A lot has been happening in the last few days. For one thing HP has created what they think will replace the transistor and revolutionize the entire chip industry. Microsoft appear to have taken a leaf out of Mozilla’s XUL platform (the basis for Firefox, Thunderbird with their extensions, NVU and Sunbird), and is touting the benefits of developing for the MS Office “platform”. Be wary though, as the anti-virus and anti-spyware companies are just finding out now, and many other companies found out earlier, if you come up with anything innovative, you will eventually find yourself competing with Microsoft themselves. In other Microsoft news, MSN search is out, using their own kit for once, and they are marketing it for all it is worth. They are also suddenly co-operating with governments on the issue of security, meaning that they will now share with governments information about exploits and patches that they have previously kept to themselves. Don’t get all warm as fuzzy about it though, it looks like they are only doing it because governments around the world have been doing some hard looking at Linux and Open Source, and Microsoft is looking increasingly bad in comparison.
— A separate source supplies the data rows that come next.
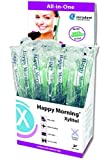 Disposable Self Foaming Toothbrush with xylitol (Pack of 5 toothbrushes)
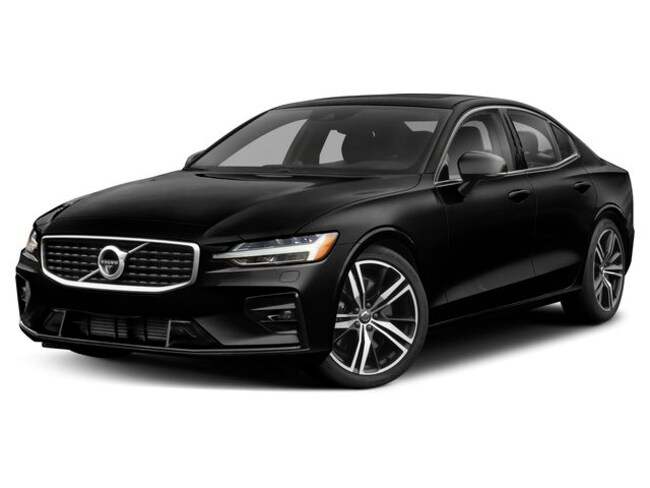 New 2019 Volvo S60 T6 R-Design Sedan For sale near Bethlehem PA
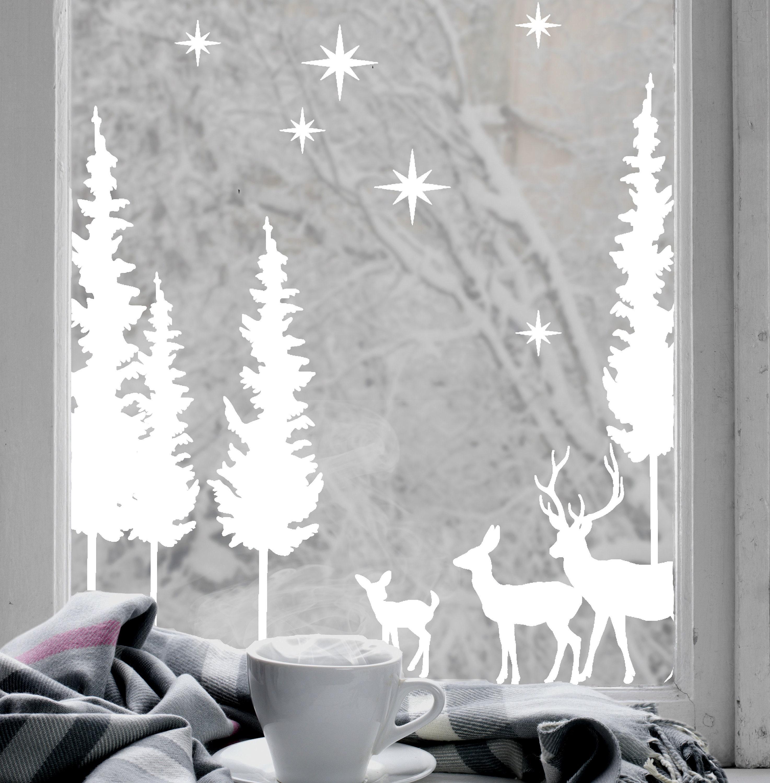 Weihnachten Hirsch Wald Szene weißen Klammern Vinyl Fenster | Etsy
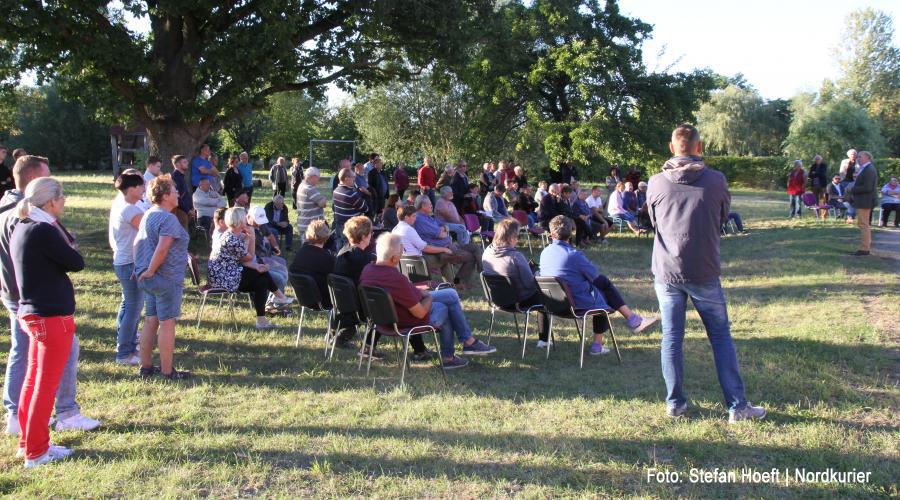 Bürger gegen mehr Windkraft in Gemeinde Kruckow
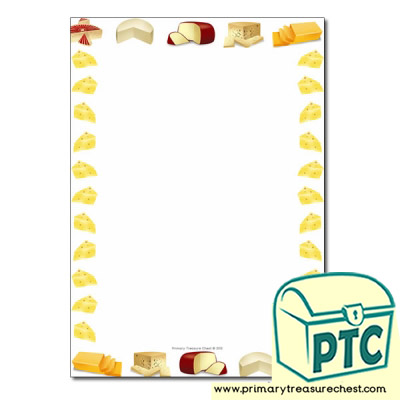 Cheese Themed Page BordersWriting Frames No Lines
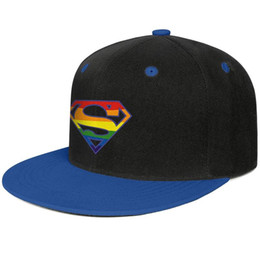 Супермен Rainbow Pride Logo Синий мужской и женский хип-хоп кепка с плоскими полями крутой дизайнер индивидуальный дизайн вашей собственной бейсбольной команды моды лучший чел от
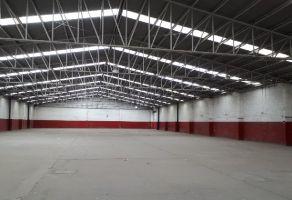 Foto de bodega en renta en Complejo Industrial Cuamatla, Cuautitlán Izcalli, México, 12021193,  no 01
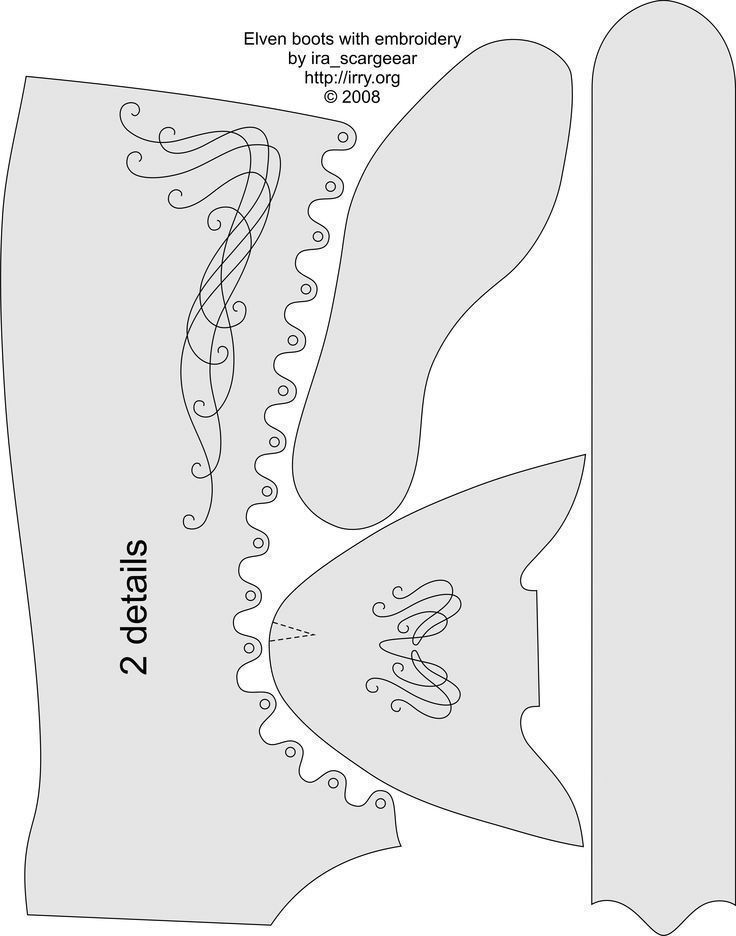 Photo of Elf boots pattern. This is from Scargeear on DeviantArt ….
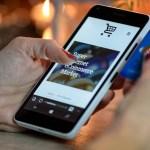 Crescimento do e-commerce fortalece o ramo de sites de leilão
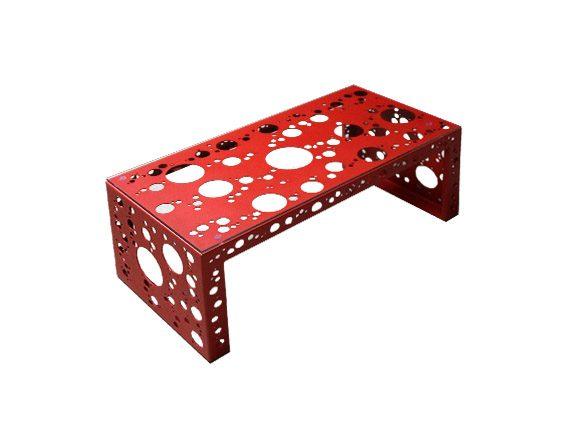 Tavolino Rettangolare, Nikla Steel Design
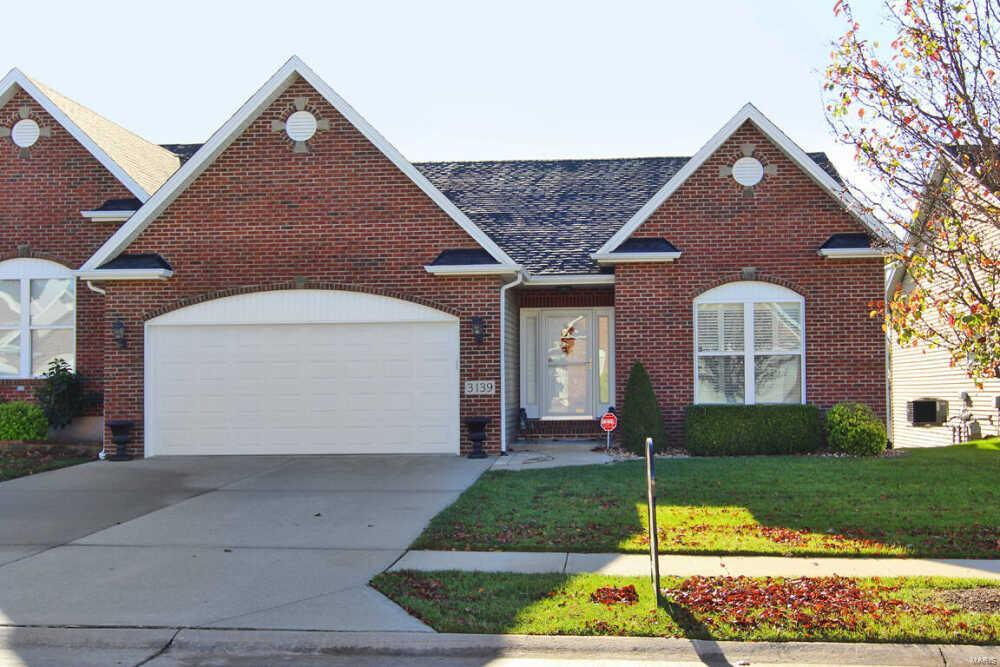 3139 Park Place Property Photo - Cape Girardeau, MO real estate listing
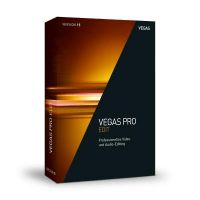 MAGIX VEGAS Pro 15 Edit Upgrade - ohne VEGAS DVD Architect ESD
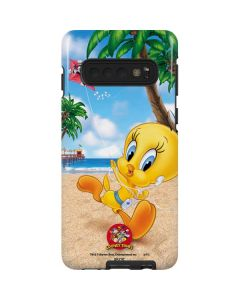 Tweety Bird Ipod Galaxy S10 Pro Case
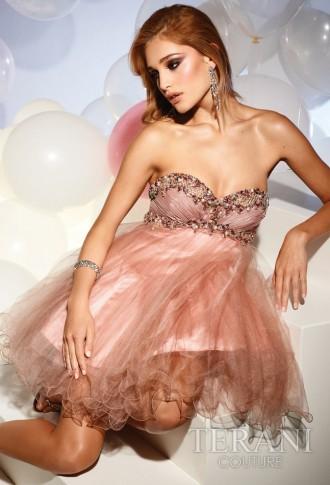 Rochiță nude, stil Baby Doll, cu corset împodobit cu pietre, din tulle și chiffon fin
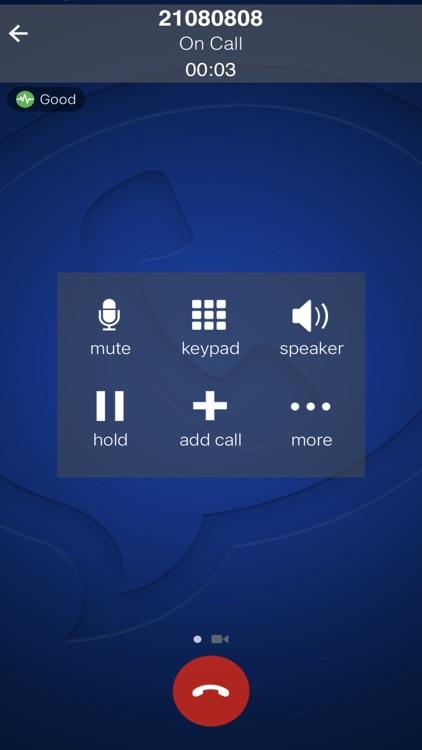 Oyatel softphone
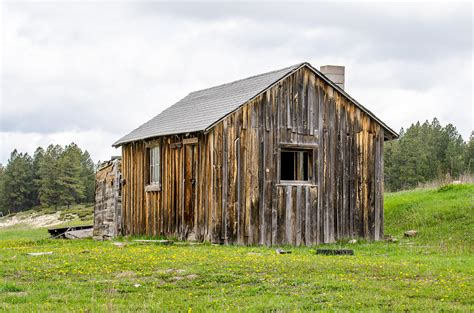 old farmhouses old farms house country shack house free images landscape nature forest wilderness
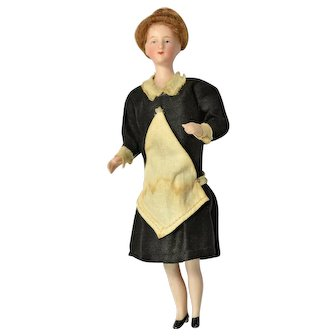 "German Bisque Doll House Maid, 5 3/4"" tall"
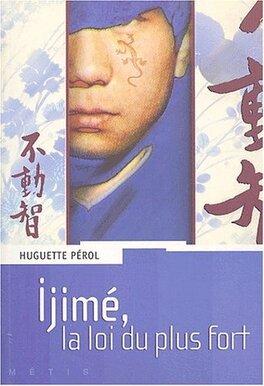 Couverture du livre : Ijimé, la loi du plus fort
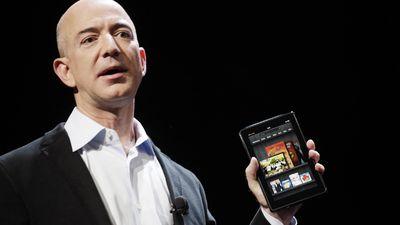Deixando Bill Gates para trás, Jeff Bezos é o novo homem mais rico do mundo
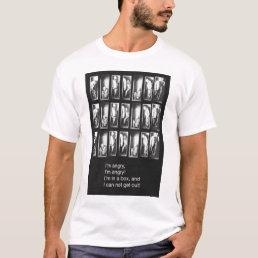 MANBOX Poster T Shirt white.
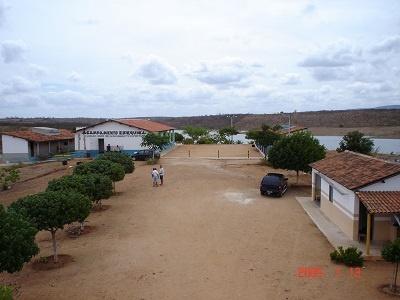Imagem do Acampamento Rev. Ezequiel Fragoso Vieira, em 2005.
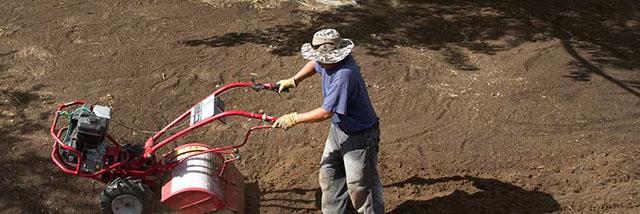 when should I sod soil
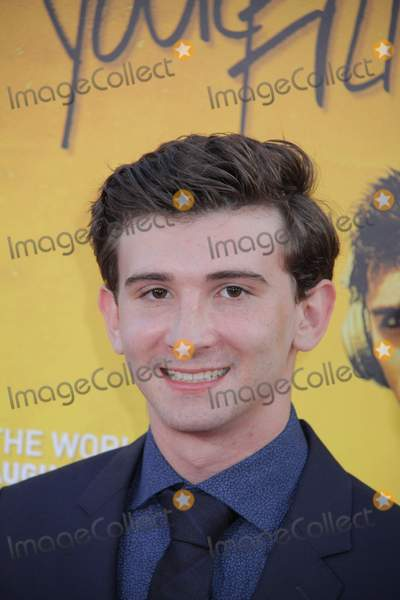 Alex Shaffer Photo - Alex Shaffer 08202015 The Los Angeles Premiere of We are Your Friends held at TCL Chinese Theatre in Hollywood CA Photo by Izumi Hasegawa  HollywoodNewsWirenet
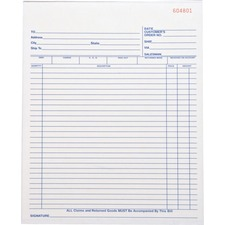 BSN 39555 Bus. Source All-purp. Carbonless Triplicate Forms BSN39555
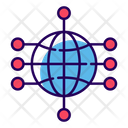 Global Network Global Marketing Global Connection Icon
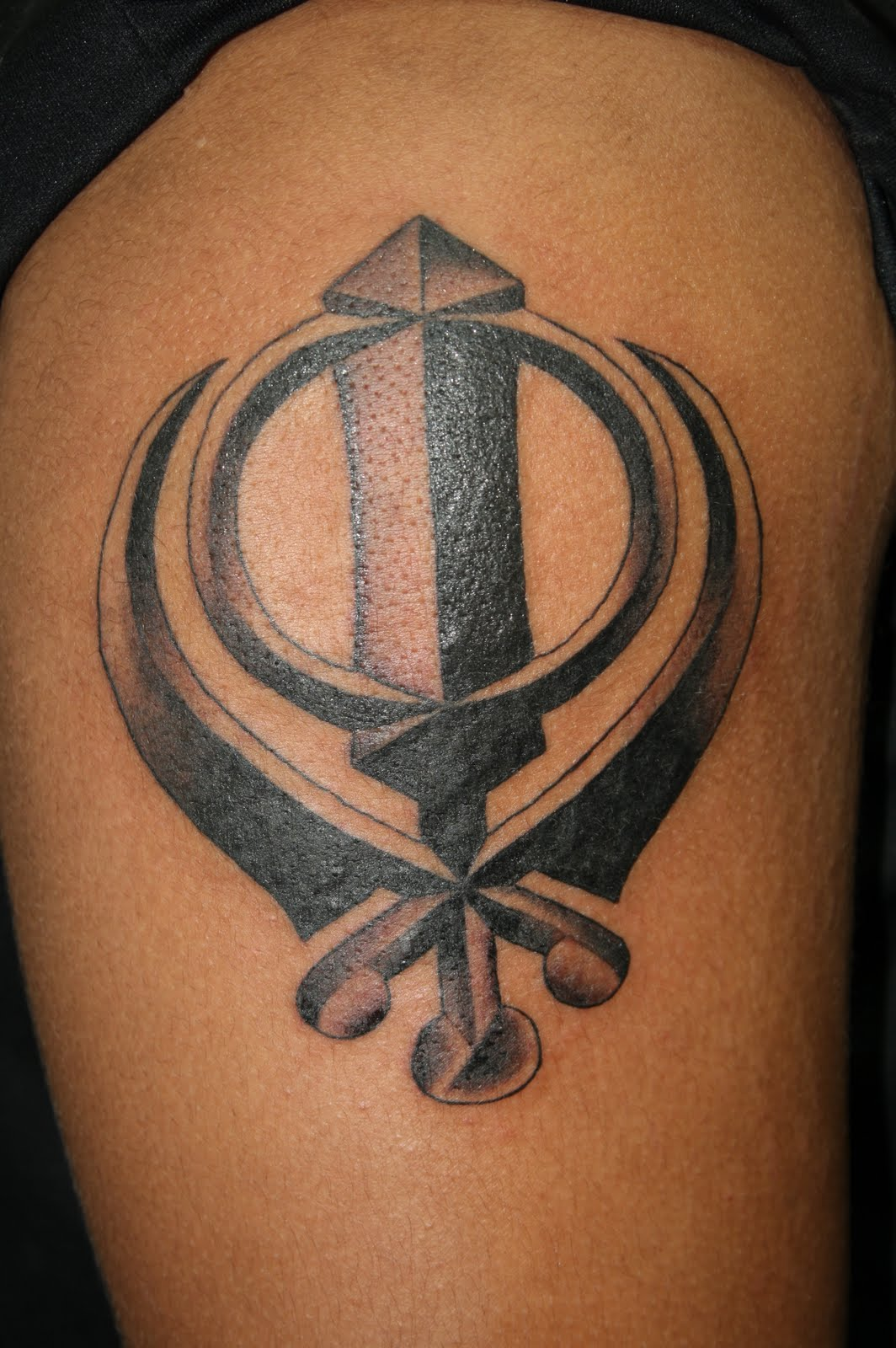 Henna Tattoo Quezon City : Sin city tattoos times two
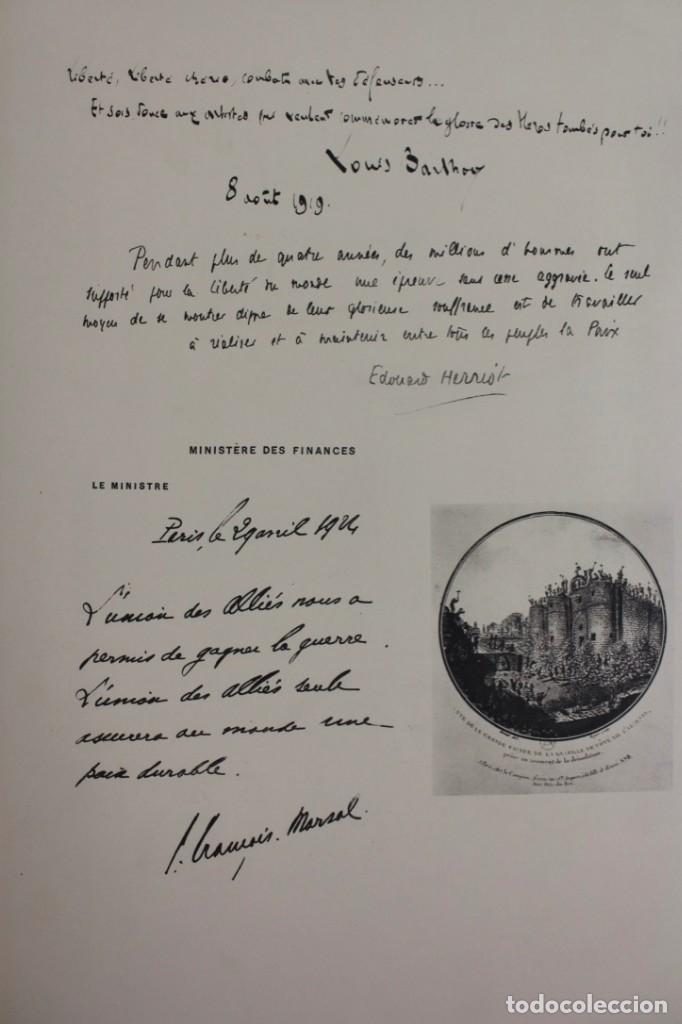 Libros antiguos: *L-5250 MEMORIAL DES ALLIES, EJEMPLAR M.JOSE MOUSCH AGENT CONSULAIRE DE FRANCE, FACSIMIL 1315. - Foto 20 - 150087598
This is an apparent effort to try and stem that tide. Good luck to them, even with this they still look bad, so I doubt it will alter anything.
There is a new Open Source organization called “The Software Freedom Law Center” who’s task is to help Open Source programmers defend their rights, and they are getting support and money from many sources in the OSS world. Their task will be to stop corporations from using potentially invalid patents and copyright cases from putting OSS developers out of business just because they have deeper pockets then their targets. Read more here.
In other news, it has been reported that every spyware infected machine on the Internet earns the crackers about $3 dollars, and that it is an industry worth over a billion dollars. Since the vast majority of that spyware uses Internet Explorer to get onto peoples machines, the guys doing this must really hate Firefox which blocks pretty much all of it.